= Amy Appelhans Gubser =

American swimmer

Amy Appelhans Gubser (also referred as Amy Gubser) is an American swimmer from the state of California.

== Swimming career ==
Gubser co-founded Surf Camp Pacifica with her husband Greg Gubser, where she worked as an instructor. She started swimming at the age of ten, he at the age of five. Both have worked as professional lifeguards. She has completed over a dozen marathon swims in two years.
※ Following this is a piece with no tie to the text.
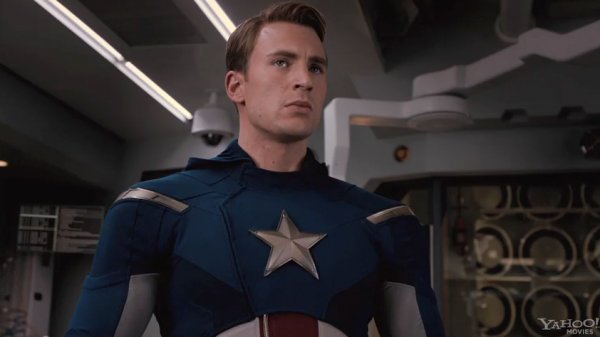 The Avengers (2012) movie photo - id 57430
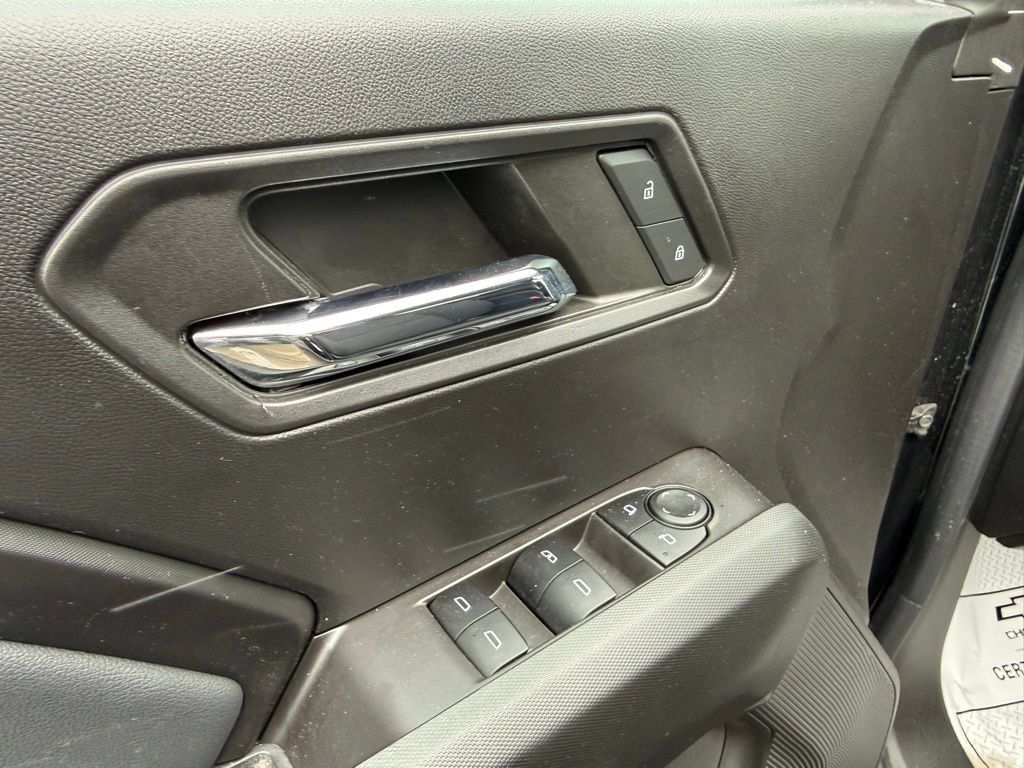 Used 2023 GMC Canyon Elevation w/ Convenience Package AWD/4WD image 15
In 2016, she joined a relay team of six people in a swim from the Golden Gate Bridge to the Farallon Islands, and then back to the Golden Gate Bridge. The route was 59.4-mile-long and took 34 hours and 54 minutes to complete. In September 2018, she became the fourth person to complete a 25-mile swim across the Monterey Bay, starting from the Santa Cruz Harbor and finishing at the San Carlos Beach. The route took 17 hours and 49 minutes.
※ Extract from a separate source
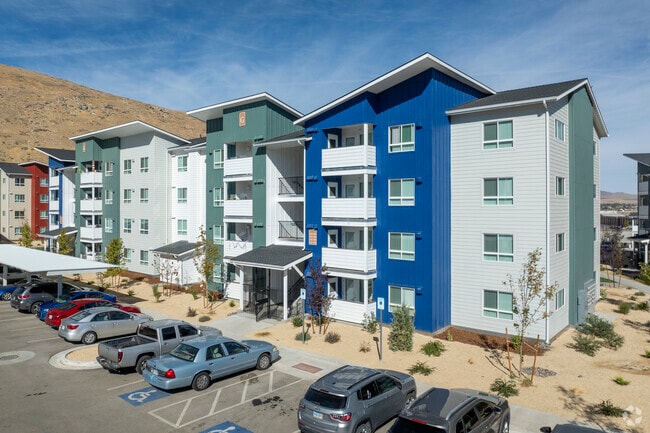 Copper Mesa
At the age of fifty-five, she swam through a 29.7-mile-long shark-infested route from the Golden Gate Bridge to the Farallon Islands. The swim, which took place in 2024, took 17 hours to complete. She was the first person to complete this route.

== Personal life ==
Gubser has lived in Pacifica for seventeen years. She has two children, as well as grandchildren. She works as a pediatric nurse.